We have long-established principles in this country that the law should not be retrospective, but the case has been made that, if someone has previously been convicted, then we have changed the law and the evidence is found to be there, there is an argument for looking at it. I hope that that will be considered sensitively in the consultation process.



Publicity is a difficult issue. Trials can be tainted by publicity. The problem is that the publicity surrounding a first conviction, or rather the lack of a conviction, would almost demonstrate—if we consider the argument against the proposal—that no cases could ever be brought back before the courts. There will inevitably be publicity. Judges will have to consider that carefully, but they are experienced in doing so at present, and publicity in itself should not rule out the opportunity to hold another trial.


Robert Brown: Would Mr Henry nevertheless accept the importance of having no prejudicial publicity emerging from the consideration of a request for retrial? That could foul up the fairness of the retrial.


Hugh Henry: I agree with that point, but the same applies to the first trial. The judge must make it clear to the press and other parties that injudicious comments could prejudice a fair trial, so people should be very careful.
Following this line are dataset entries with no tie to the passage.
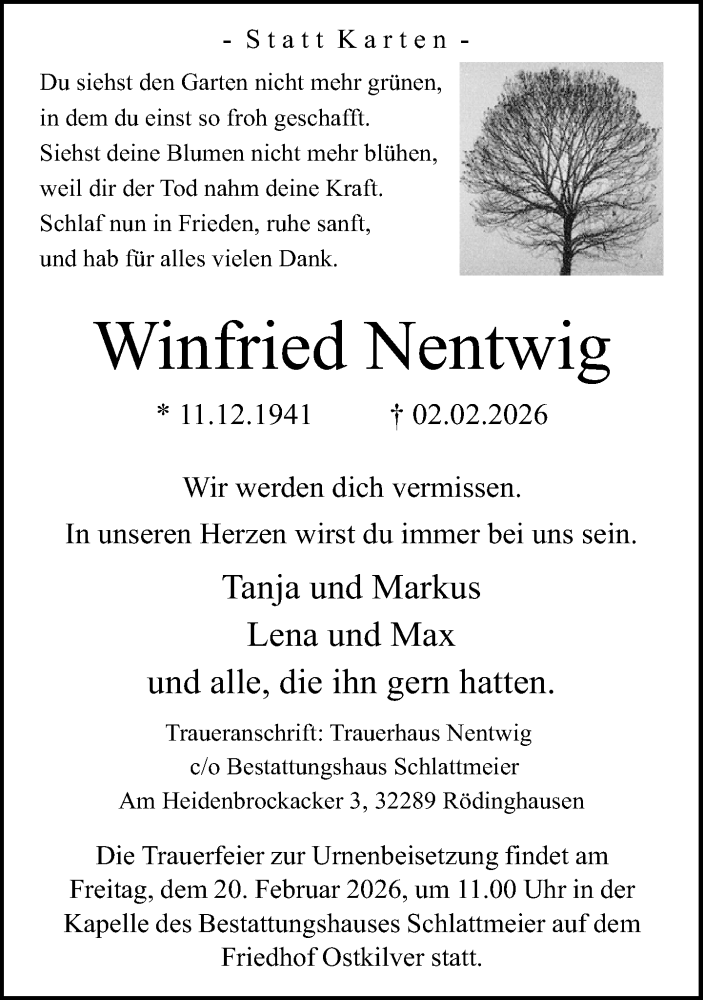 - Statt Karten -

Du siehst den Garten nicht mehr grünen,
in dem du einst so froh geschafft.
Siehst deine Blumen nicht mehr blühen,
weil dir der Tod nahm deine Kraft.
Schlaf nun in Frieden, ruhe sanft,
und hab für alles vielen Dank.

Winfried Nentwig

* 11.12.1941 † 02.02.2026

Wir werden dich vermissen.
In unseren Herzen wirst du immer bei uns sein.

Tanja und Markus
Lena und Max
und alle, die ihn gern hatten.

Traueranschrift: Trauerhaus Nentwig
c/o Bestattungshaus Schlattmeier
Am Heidenbrockacker 3, 32289 Rödinghausen

Die Trauerfeier zur Urnenbeisetzung findet am Freitag, dem 20. Februar 2026, um 11.00 Uhr in der Kapelle des Bestattungshauses Schlattmeier auf dem Friedhof Ostkilver statt.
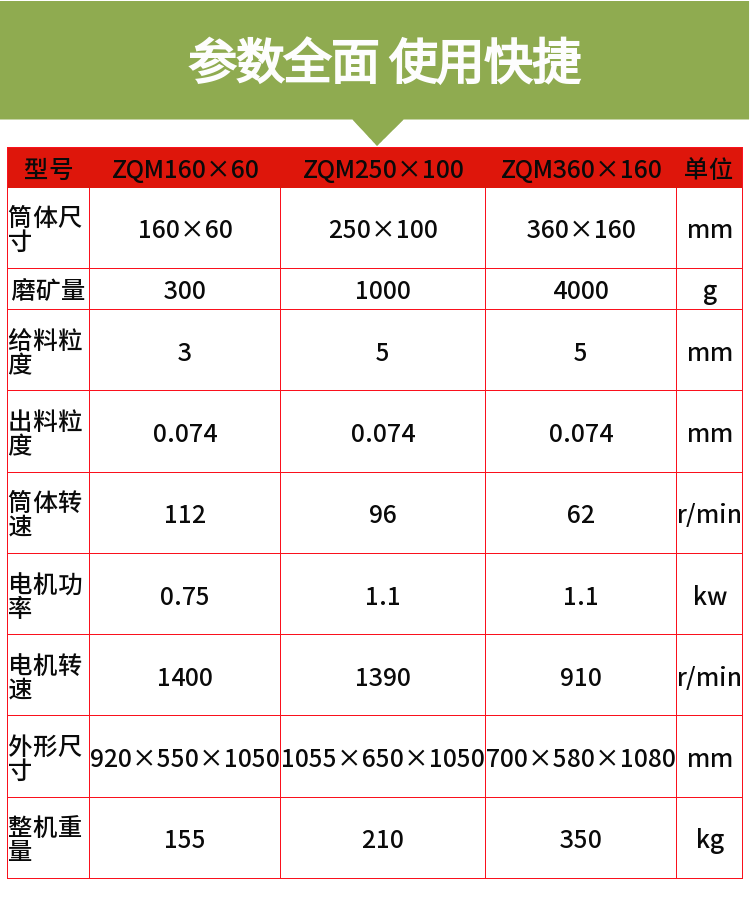 参数全面 使用快捷

| 型号 | ZQM160×60 | ZQM250×100 | ZQM360×160 | 单位 |
|---|---|---|---|---|
| 筒体尺寸 | 160×60 | 250×100 | 360×160 | mm |
| 磨矿量 | 300 | 1000 | 4000 | g |
| 给料粒度 | 3 | 5 | 5 | mm |
| 出料粒度 | 0.074 | 0.074 | 0.074 | mm |
| 筒体转速 | 112 | 96 | 62 | r/min |
| 电机功率 | 0.75 | 1.1 | 1.1 | kw |
| 电机转速 | 1400 | 1390 | 910 | r/min |
| 外形尺寸 | 920×550×1050 | 1055×650×1050 | 700×580×1080 | mm |
| 整机重量 | 155 | 210 | 350 | kg |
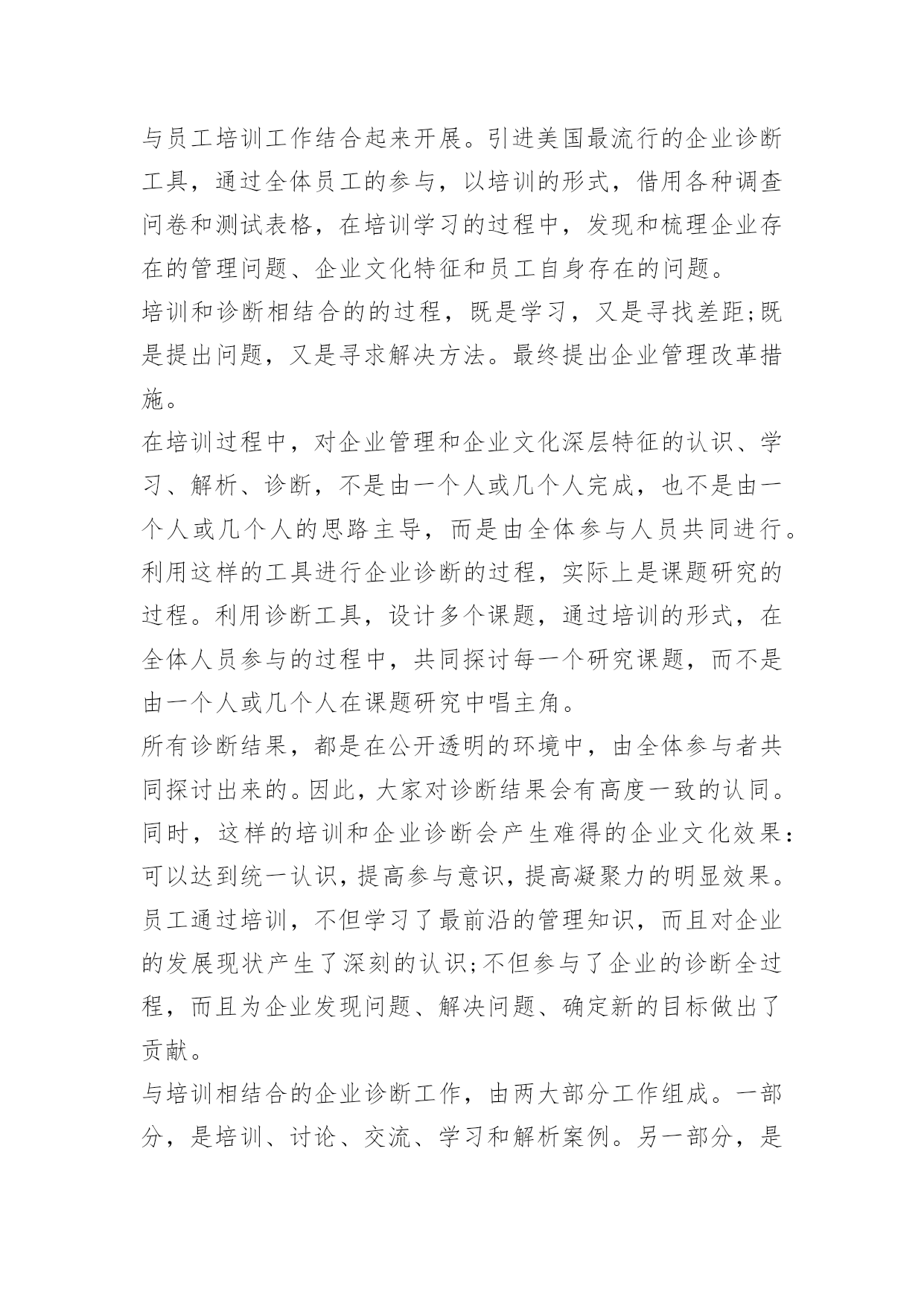 与员工培训工作结合起来开展。引进美国最流行的企业诊断工具，通过全体员工的参与，以培训的形式，借用各种调查问卷和测试表格，在培训学习的过程中，发现和梳理企业存在的管理问题、企业文化特征和员工自身存在的问题。

培训和诊断相结合的的过程，既是学习，又是寻找差距;既是提出问题，又是寻求解决方法。最终提出企业管理改革措施。

在培训过程中，对企业管理和企业文化深层特征的认识、学习、解析、诊断，不是由一个人或几个人完成，也不是由一个人或几个人的思路主导，而是由全体参与人员共同进行。

利用这样的工具进行企业诊断的过程，实际上是课题研究的过程。利用诊断工具，设计多个课题，通过培训的形式，在全体人员参与的过程中，共同探讨每一个研究课题，而不是由一个人或几个人在课题研究中唱主角。

所有诊断结果，都是在公开透明的环境中，由全体参与者共同探讨出来的。因此，大家对诊断结果会有高度一致的认同。

同时，这样的培训和企业诊断会产生难得的企业文化效果：可以达到统一认识，提高参与意识，提高凝聚力的明显效果。

员工通过培训，不但学习了最前沿的管理知识，而且对企业的发展现状产生了深刻的认识;不但参与了企业的诊断全过程，而且为企业发现问题、解决问题、确定新的目标做出了贡献。

与培训相结合的企业诊断工作，由两大部分工作组成。一部分，是培训、讨论、交流、学习和解析案例。另一部分，是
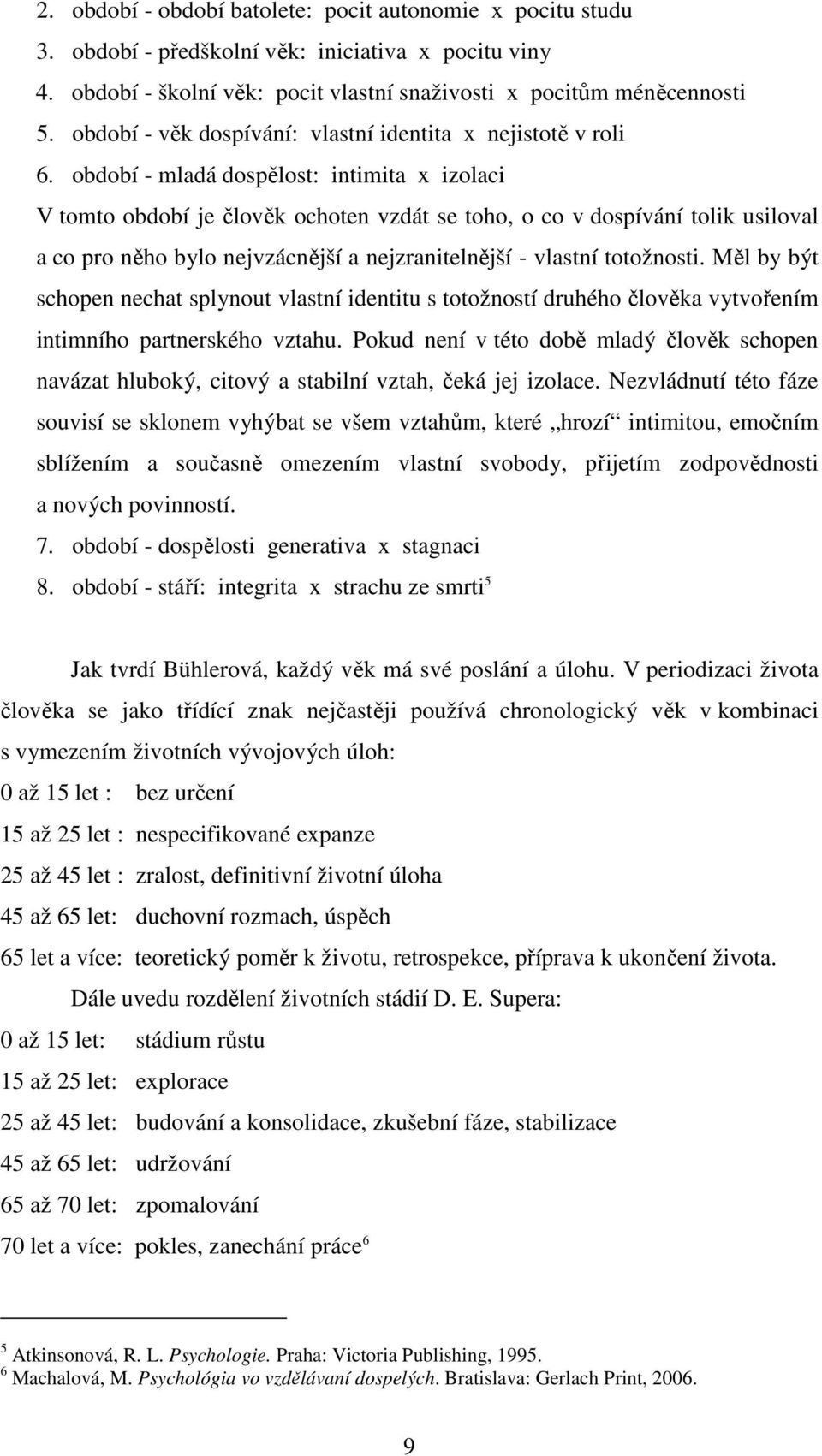 2. období - období batolete: pocit autonomie x pocitu studu
3. období - předškolní věk: iniciativa x pocitu viny
4. období - školní věk: pocit vlastní snaživosti x pocitům méněcennosti
5. období - věk dospívání: vlastní identita x nejistotě v roli
6. období - mladá dospělost: intimita x izolaci

V tomto období je člověk ochoten vzdát se toho, o co v dospívání tolik usiloval a co pro něho bylo nejvzácnější a nejzranitelnější - vlastní totožnosti. Měl by být schopen nechat splynout vlastní identitu s totožností druhého člověka vytvořením intimního partnerského vztahu. Pokud není v této době mladý člověk schopen navázat hluboký, citový a stabilní vztah, čeká jej izolace. Nezvládnutí této fáze souvisí se sklonem vyhýbat se všem vztahům, které „hrozí“ intimitou, emočním sblížením a současně omezením vlastní svobody, přijetím zodpovědnosti a nových povinností.

7. období - dospělosti generativa x stagnaci
8. období - stáří: integrita x strachu ze smrti$^5$

Jak tvrdí Bühlerová, každý věk má své poslání a úlohu. V periodizaci života člověka se jako třídící znak nejčastěji používá chronologický věk v kombinaci s vymezením životních vývojových úloh:

0 až 15 let : bez určení
15 až 25 let : nespecifikované expanze
25 až 45 let : zralost, definitivní životní úloha
45 až 65 let: duchovní rozmach, úspěch
65 let a více: teoretický poměr k životu, retrospekce, příprava k ukončení života.

Dále uvedu rozdělení životních stádií D. E. Supera:

0 až 15 let: stádium růstu
15 až 25 let: explorace
25 až 45 let: budování a konsolidace, zkušební fáze, stabilizace
45 až 65 let: udržování
65 až 70 let: zpomalování
70 let a více: pokles, zanechání práce$^6$

$^5$ Atkinsonová, R. L. Psychologie. Praha: Victoria Publishing, 1995.
$^6$ Machalová, M. Psychológia vo vzdělávaní dospelých. Bratislava: Gerlach Print, 2006.

9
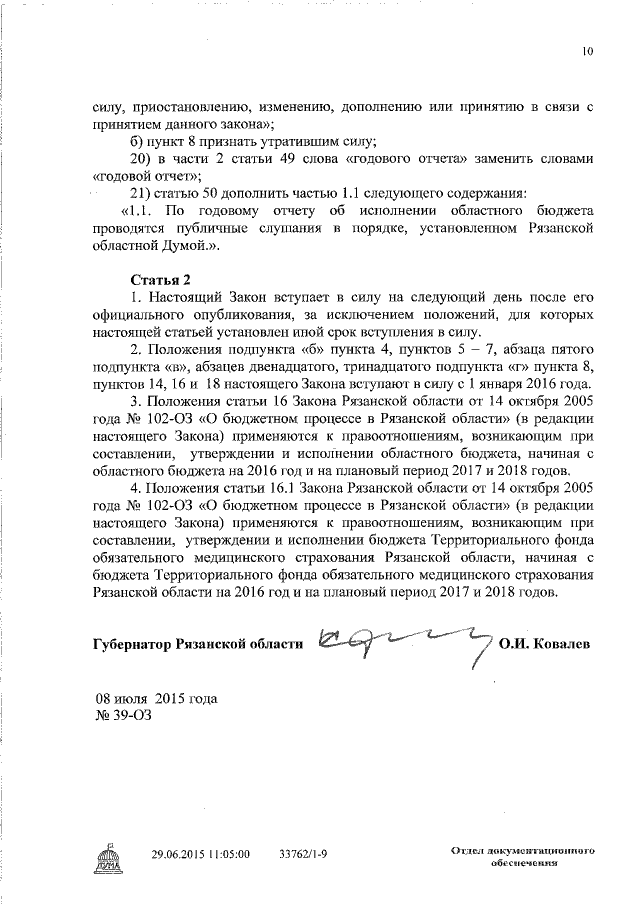 10

силу, приостановлению, изменению, дополнению или принятию в связи с принятием данного закона»;

б) пункт 8 признать утратившим силу;

20) в части 2 статьи 49 слова «годового отчета» заменить словами «годовой отчет»;

21) статью 50 дополнить частью 1.1 следующего содержания:

«1.1. По годовому отчету об исполнении областного бюджета проводятся публичные слушания в порядке, установленном Рязанской областной Думой.».

Статья 2

1. Настоящий Закон вступает в силу на следующий день после его официального опубликования, за исключением положений, для которых настоящей статьей установлен иной срок вступления в силу.

2. Положения подпункта «б» пункта 4, пунктов 5 – 7, абзаца пятого подпункта «в», абзацев двенадцатого, тринадцатого подпункта «г» пункта 8, пунктов 14, 16 и 18 настоящего Закона вступают в силу с 1 января 2016 года.

3. Положения статьи 16 Закона Рязанской области от 14 октября 2005 года № 102-ОЗ «О бюджетном процессе в Рязанской области» (в редакции настоящего Закона) применяются к правоотношениям, возникающим при составлении, утверждении и исполнении областного бюджета, начиная с областного бюджета на 2016 год и на плановый период 2017 и 2018 годов.

4. Положения статьи 16.1 Закона Рязанской области от 14 октября 2005 года № 102-ОЗ «О бюджетном процессе в Рязанской области» (в редакции настоящего Закона) применяются к правоотношениям, возникающим при составлении, утверждении и исполнении бюджета Территориального фонда обязательного медицинского страхования Рязанской области, начиная с бюджета Территориального фонда обязательного медицинского страхования Рязанской области на 2016 год и на плановый период 2017 и 2018 годов.

Губернатор Рязанской области О.И. Ковалев

08 июля 2015 года
№ 39-ОЗ

ДУМА

29.06.2015 11:05:00 33762/1-9

Отдел документационного обеспечения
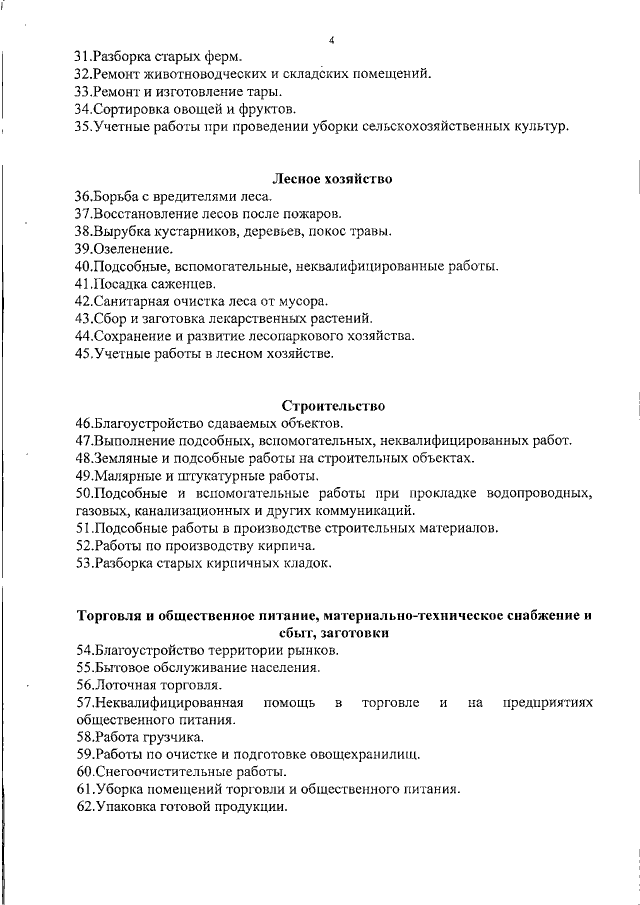 4

31.Разборка старых ферм.
32.Ремонт животноводческих и складских помещений.
33.Ремонт и изготовление тары.
34.Сортировка овощей и фруктов.
35.Учетные работы при проведении уборки сельскохозяйственных культур.

Лесное хозяйство

36.Борьба с вредителями леса.
37.Восстановление лесов после пожаров.
38.Вырубка кустарников, деревьев, покос травы.
39.Озеленение.
40.Подсобные, вспомогательные, неквалифицированные работы.
41.Посадка саженцев.
42.Санитарная очистка леса от мусора.
43.Сбор и заготовка лекарственных растений.
44.Сохранение и развитие лесопаркового хозяйства.
45.Учетные работы в лесном хозяйстве.

Строительство

46.Благоустройство сдаваемых объектов.
47.Выполнение подсобных, вспомогательных, неквалифицированных работ.
48.Земляные и подсобные работы на строительных объектах.
49.Малярные и штукатурные работы.
50.Подсобные и вспомогательные работы при прокладке водопроводных, газовых, канализационных и других коммуникаций.
51.Подсобные работы в производстве строительных материалов.
52.Работы по производству кирпича.
53.Разборка старых кирпичных кладок.

Торговля и общественное питание, материально-техническое снабжение и сбыт, заготовки

54.Благоустройство территории рынков.
55.Бытовое обслуживание населения.
56.Лоточная торговля.
57.Неквалифицированная помощь в торговле и на предприятиях общественного питания.
58.Работа грузчика.
59.Работы по очистке и подготовке овощехранилищ.
60.Снегоочистительные работы.
61.Уборка помещений торговли и общественного питания.
62.Упаковка готовой продукции.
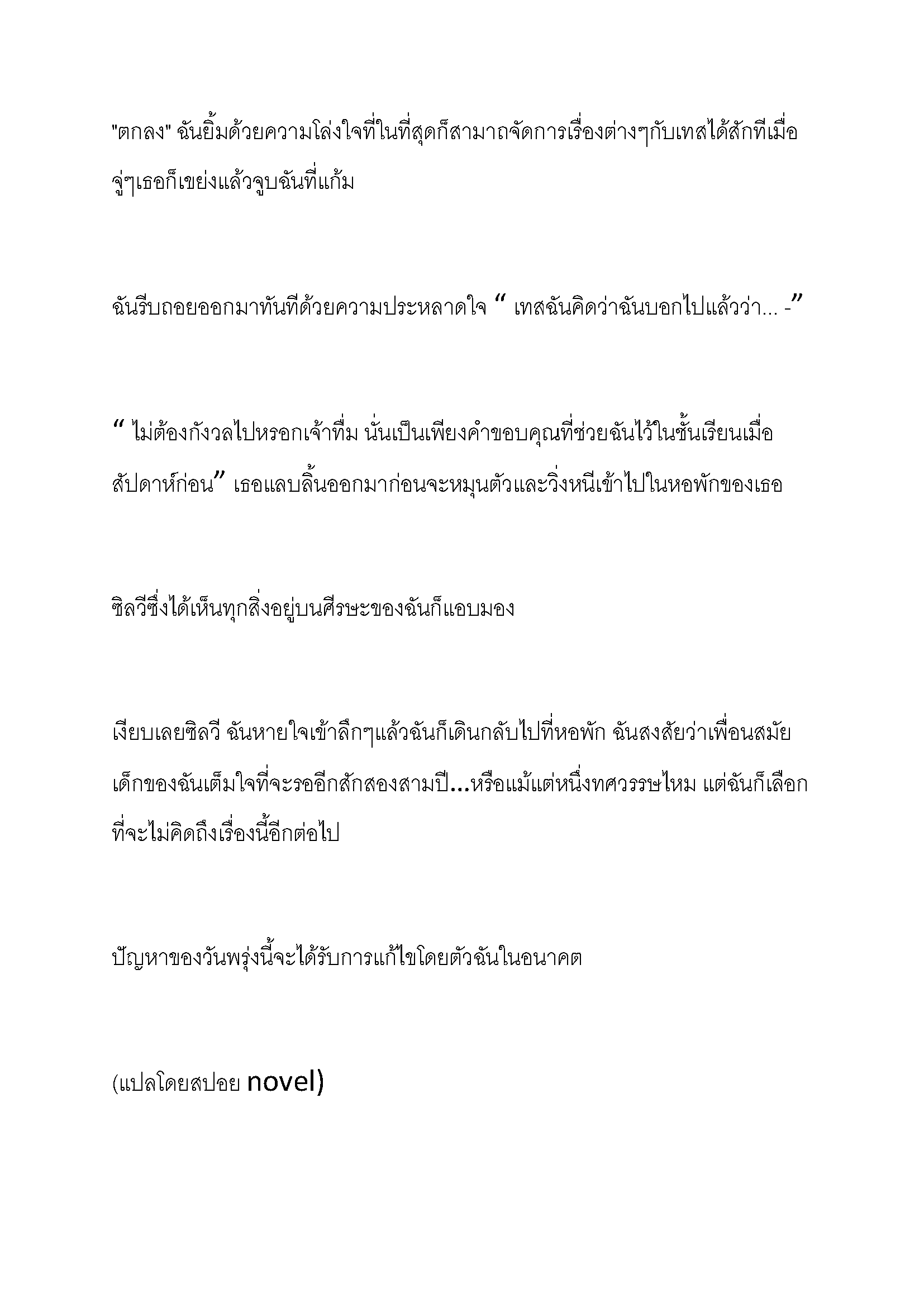 "ตกลง" ฉันยิ้มด้วยความโล่งใจที่ในที่สุดก็สามาถจัดการเรื่องต่างๆกับเทสได้สักทีเมื่อจู่ๆเธอก็เขย่งแล้วจูบฉันที่แก้ม

ฉันรีบถอยออกมาทันทีด้วยความประหลาดใจ “ เทสฉันคิดว่าฉันบอกไปแล้วว่า... -”

“ ไม่ต้องกังวลไปหรอกเจ้าทึ่ม นั่นเป็นเพียงคำขอบคุณที่ช่วยฉันไว้ในชั้นเรียนเมื่อสัปดาห์ก่อน” เธอแลบลิ้นออกมาก่อนจะหมุนตัวและวิ่งหนีเข้าไปในหอพักของเธอ

ซิลวีซึ่งได้เห็นทุกสิ่งอยู่บนศีรษะของฉันก็แอบมอง

เงียบเลยซิลวี ฉันหายใจเข้าลึกๆแล้วฉันก็เดินกลับไปที่หอพัก ฉันสงสัยว่าเพื่อนสมัยเด็กของฉันเต็มใจที่จะรออีกสักสองสามปี...หรือแม้แต่หนึ่งทศวรรษไหม แต่ฉันก็เลือกที่จะไม่คิดถึงเรื่องนี้อีกต่อไป

ปัญหาของวันพรุ่งนี้จะได้รับการแก้ไขโดยตัวฉันในอนาคต

(แปลโดยสปอย novel)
Unfortunately, we now live in the kind of society where prurient and sensational headlines and stories appear, and, although they might well sell papers, they do not help the judicial system. The judge will have to take some responsibility for that.


Margo MacDonald: I suggest that that point is now wider than it might have been in the past. We are not talking merely about newspaper files and reproductions of past stories; we are talking about the internet, which is an unfettered opinion outlet. We must therefore consider seriously how public opinion will be influenced.


Hugh Henry: I do not doubt that that is the case, but the same applies to all trials. Such is the scope of the internet that people can read comments that have been made elsewhere about trials taking place in this country. Indeed, if we were to take the argument to its logical conclusion, the scope of the internet would allow very few trials to proceed. Care needs to be taken, and I am sure that it will be.

On the question of who should make the decision and how it should be made, I am attracted to the suggestion that the Lord Advocate should determine issues of serious significance and that a judge should make the final decision. My mind is open on the matter and I hope that more evidence on that will emerge as a result of the consultation.


I support the principles that the cabinet secretary outlined in what I thought was a measured speech. It is right that the Parliament takes steps to change something that I believe to be fundamentally wrong.